# [DATASET CONTENT]
------------------------------------------------

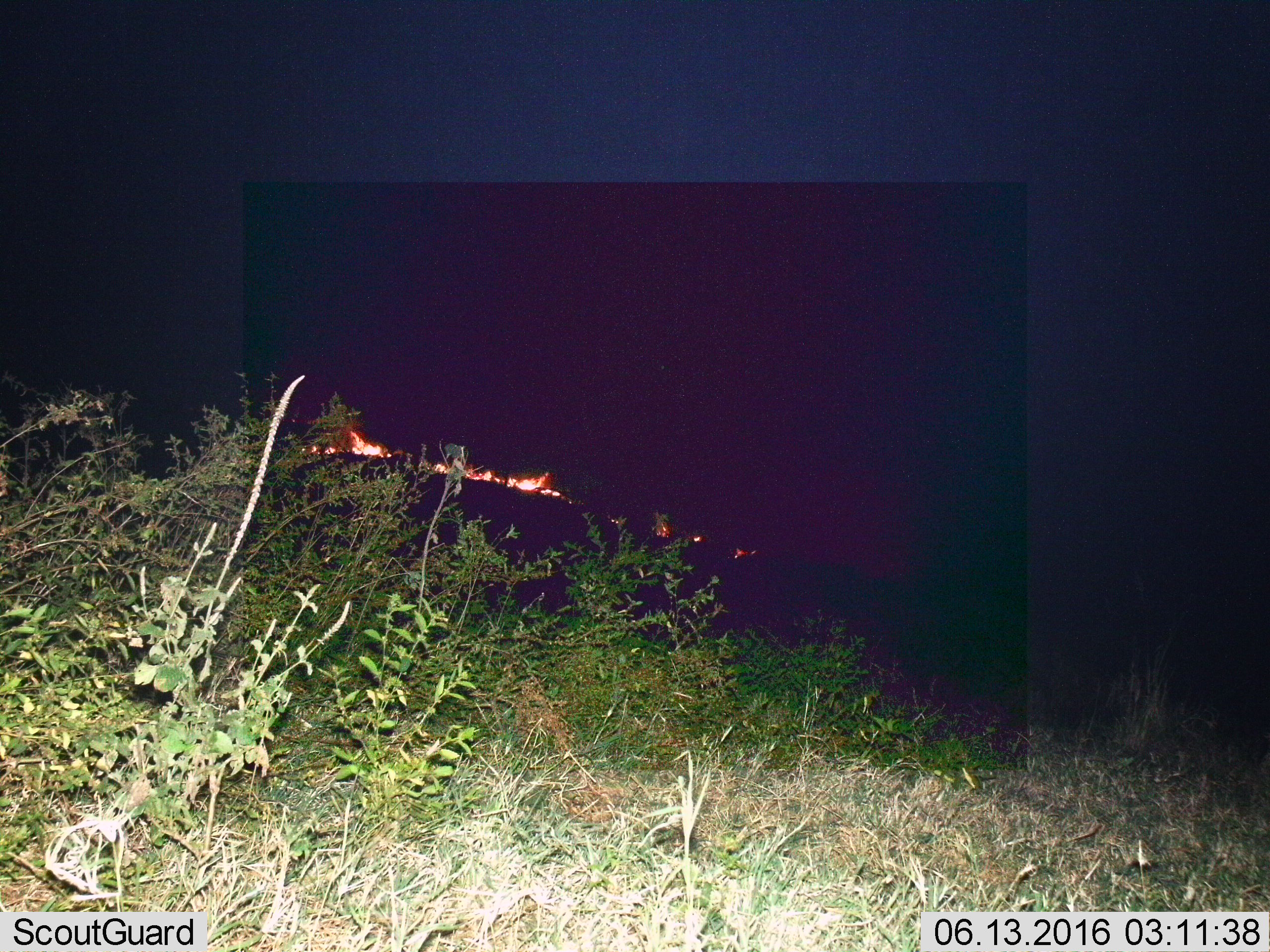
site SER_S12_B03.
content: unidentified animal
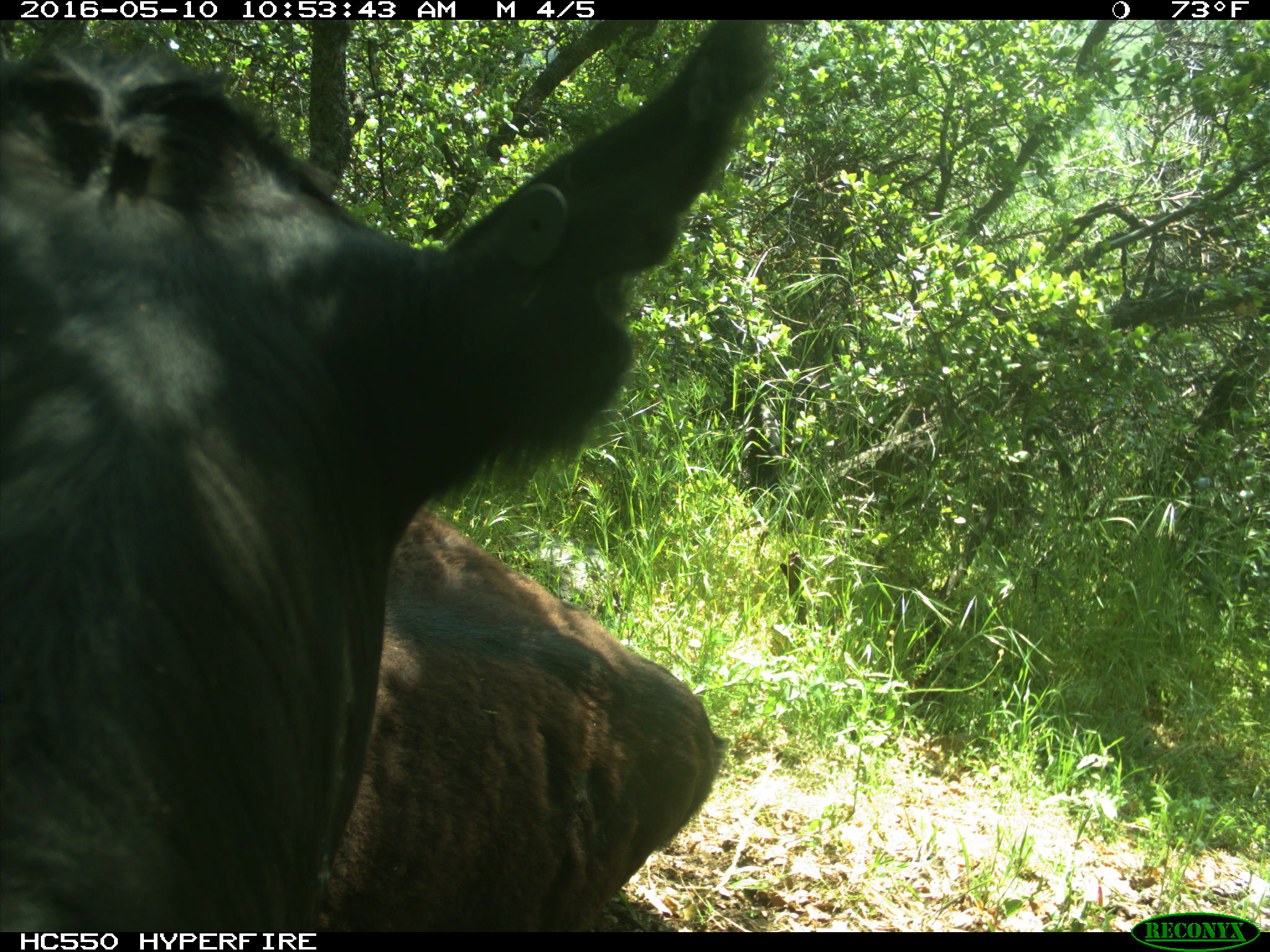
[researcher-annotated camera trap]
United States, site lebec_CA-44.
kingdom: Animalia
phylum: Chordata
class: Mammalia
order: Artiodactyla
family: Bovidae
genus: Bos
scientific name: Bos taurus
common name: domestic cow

------------------------------------------------

# [YOUR ASSIGNMENT]
Pick every line containing the word "site" out of the material, and copy those lines.

# [EXERCISE RESPONSE]
site SER_S12_B03.
United States, site lebec_CA-44.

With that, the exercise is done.